» **What is being asked**: Print every entry below exactly, leaving out the pictures.

» **Records provided**:

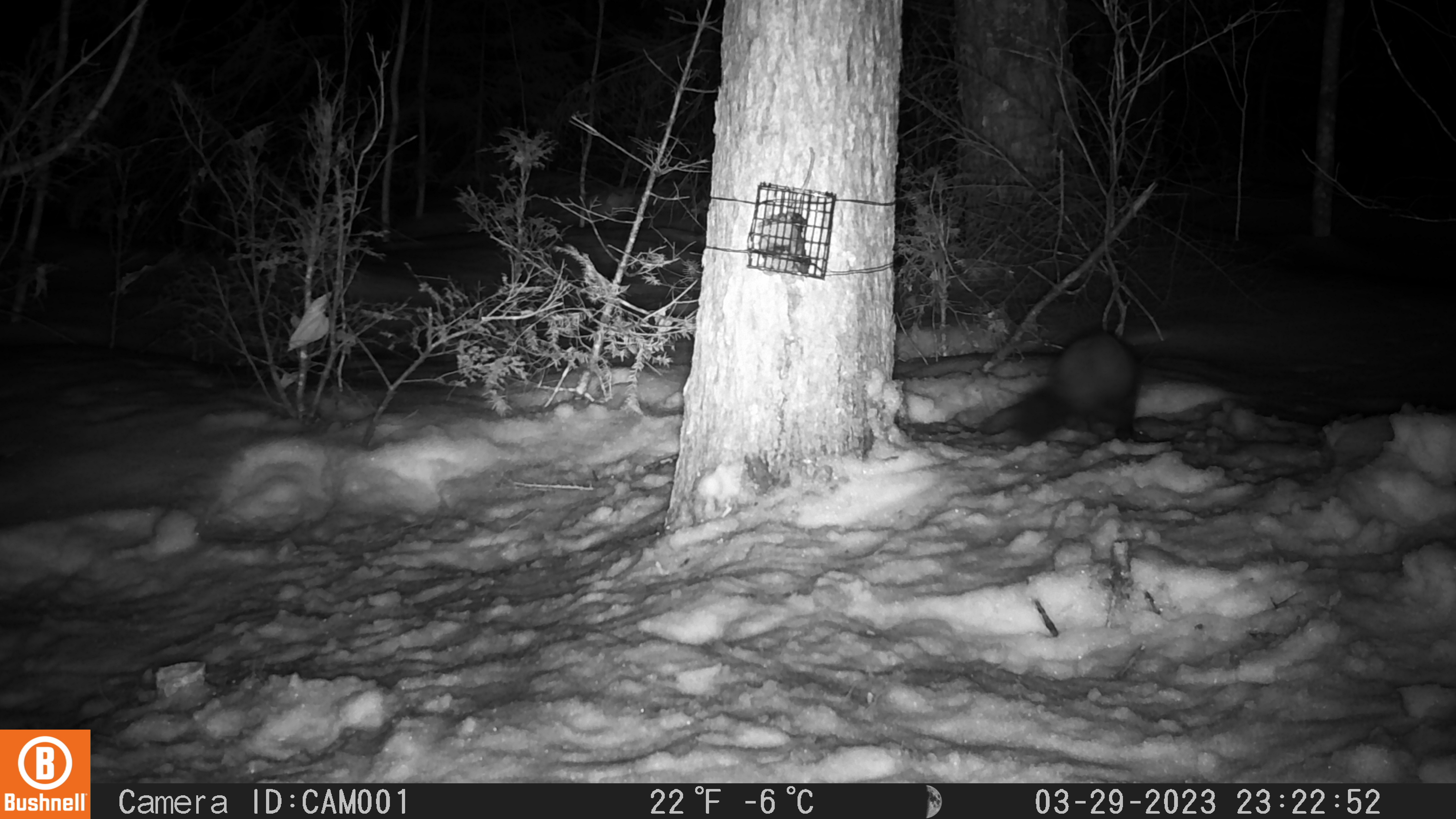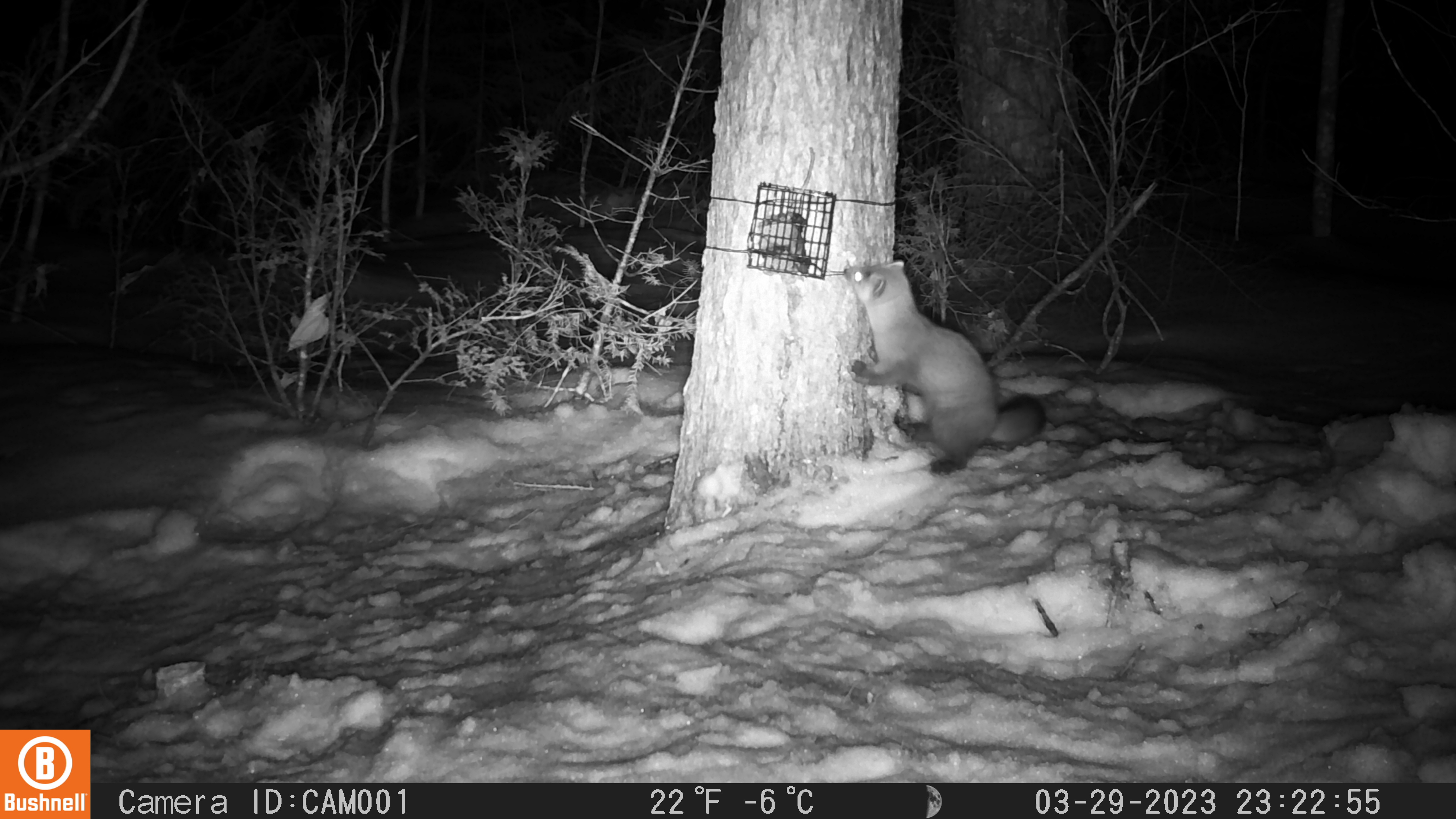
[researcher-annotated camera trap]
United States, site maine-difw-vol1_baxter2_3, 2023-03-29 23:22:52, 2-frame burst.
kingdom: Animalia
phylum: Chordata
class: Mammalia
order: Carnivora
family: Mustelidae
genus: Martes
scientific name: Martes americana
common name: american marten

» **Solution**:
[researcher-annotated camera trap]
United States, site maine-difw-vol1_baxter2_3, 2023-03-29 23:22:52, 2-frame burst.
kingdom: Animalia
phylum: Chordata
class: Mammalia
order: Carnivora
family: Mustelidae
genus: Martes
scientific name: Martes americana
common name: american marten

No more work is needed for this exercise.